▸ **About this task**: Pictures stay out; please output the remaining data exactly.

*** Source data

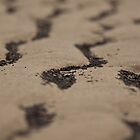 sand waves by ChrisH77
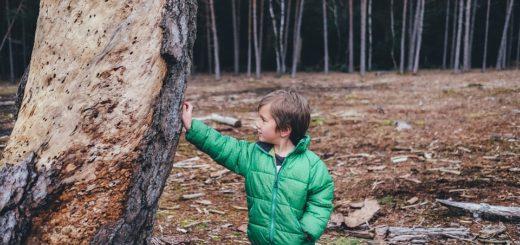 lesni skolky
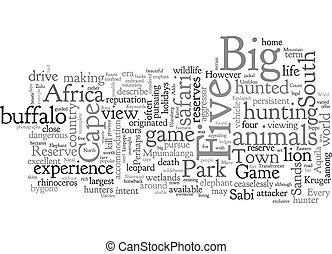 afrikas, begriff, hintergrund, fünf, text, wordcloud, tiere,...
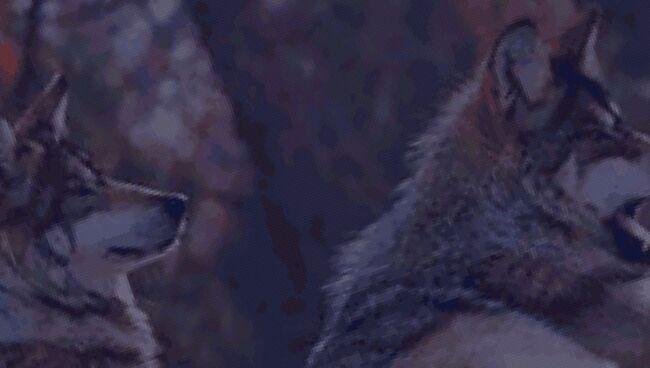 К чему снятся волки во сне значение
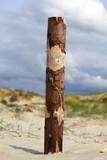 Dühne am Strand von St. Peter-Ording Nordsee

******

▸ **Exercise result**:
 sand waves by ChrisH77
 lesni skolky
 afrikas, begriff, hintergrund, fünf, text, wordcloud, tiere,...
 К чему снятся волки во сне значение
 Dühne am Strand von St. Peter-Ording Nordsee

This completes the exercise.